The rancher regarded him steadily for some moments. Then —
"Say, what's your stake?" he inquired abruptly.
Gordon had nothing to hide. There was, it seemed to him, a fatal magnetism about these people. The girl's eyes were upon him, full of amused delight at the story he had told; while her father seemed to be driving towards some definite goal.
"Five thousand dollars. That and a few hundred dollars I had to my credit at the bank. It don't sound much," he added apologetically, "but perhaps it isn't quite impossible."
"I don't guess there's a thing impossible in this world for the feller who's got to make good," said Mallinsbee. "You see, you've got to make good, and it don't matter a heap if your stake's five hundred or five thousand. Say, talk's just about the biggest thing in life, but it's made up of hot air, an' too much hot air's mighty oppressive. So I'll just get to the end of what I've to say as sudden as I can. I guess my gal's right, I'm just crazy to beat the 'sharps' on this land scoop, and I'm going to do it if I get brain fever. Now it's quite a proposition. I've got to play the railroad and all these ground sharks, and see I get the juice while they only get the pie-crust. I'm needing a – we'll call him a secretary. Hazel is all sorts of a bright help, but she ain't a man. I need a feller who can swear and scrap if need be, and one who can scratch around with a pen in odd moments. This thing is a big fight, and the man who's got the biggest heart and best wind's going to win through. My wind's sound, and I ain't heard of any heart trouble in my family. Now you ken come in in town plots so that when the boom comes they'll net you that one hundred thousand dollars. You don't need to part with that stake – yet.

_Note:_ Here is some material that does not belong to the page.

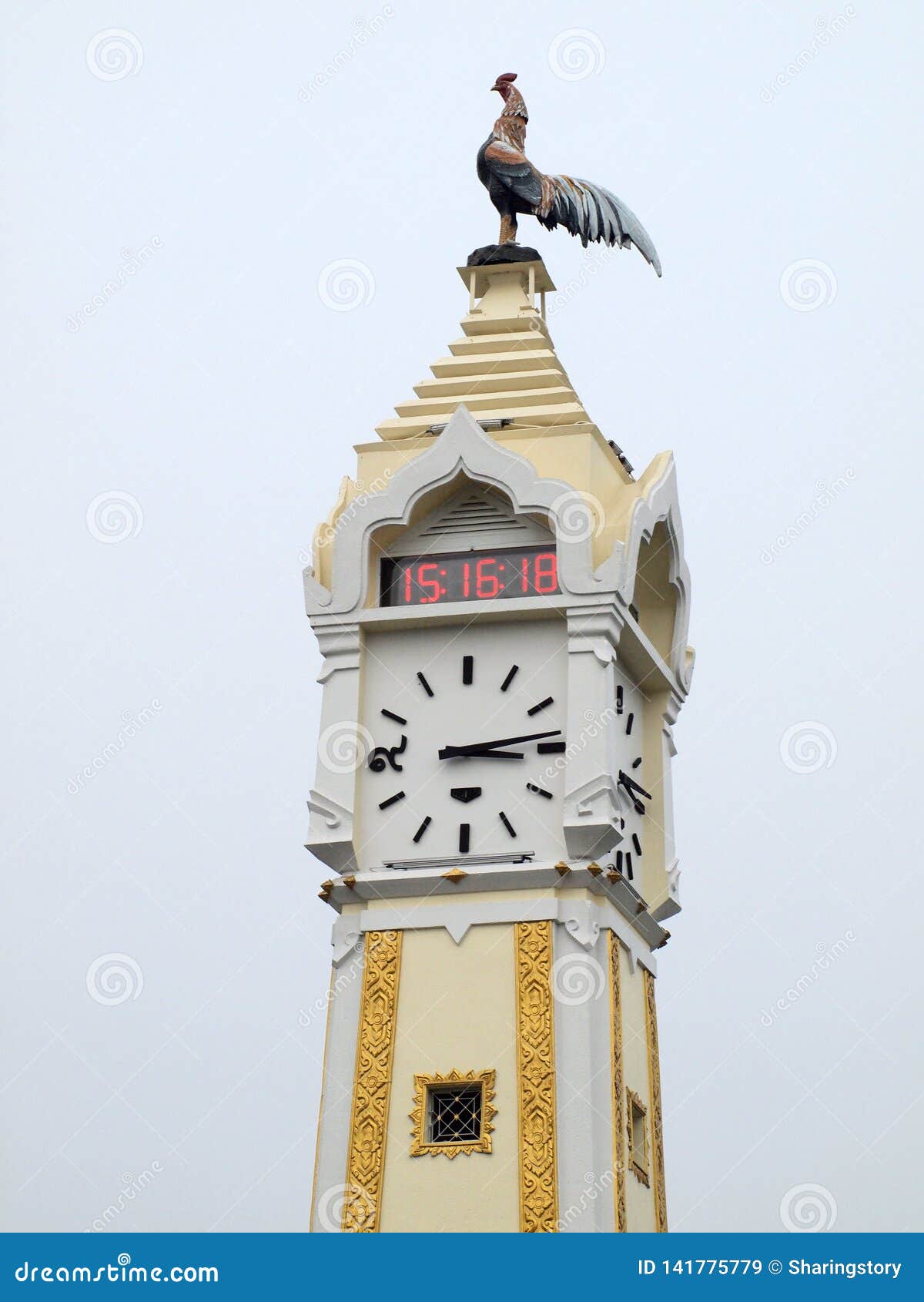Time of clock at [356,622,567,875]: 3:13
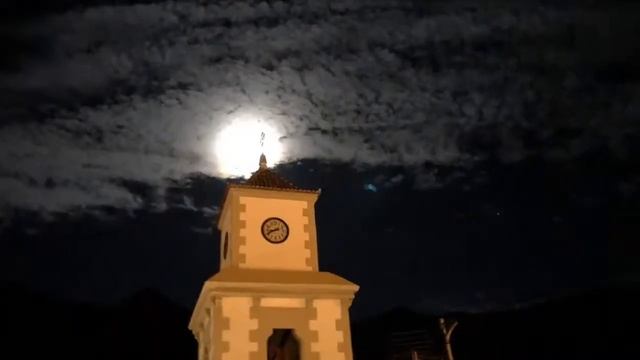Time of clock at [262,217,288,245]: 8:41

The deal shall be on paper, and the cash settlement shall come at the finish. Meanwhile, if need be, for six months you'll put in every moment you've got on the work of organizing this boom. Maybe we'll need to scrap plenty. But I don't guess that'll come amiss your way. We'll hand this shanty over for quarters for you, and we'll share it as an office. This ain't philanthropy; it's business. The man who's got no more sense than to call a bluff to make one hundred thousand dollars in six months is the man for me. He'll make it or he won't. And, anyway, he's going to make things busy for six months. You ain't a 'sharp' now – or I wouldn't hand you this talk. But I'm guessin' you'll be mighty near one before we're through. We've got to graft, and graft plenty, which is a play that ain't without attractions to a real bright feller. You see, money's got a heap of evil lyin' around its root – well, the root of things is gener'ly the most attractive. Guess I've used a deal of hot air in makin' this proposition, but you won't need to use as much in your answer – when you've slept over it. Say, if food's through we'll get busy, Hazel."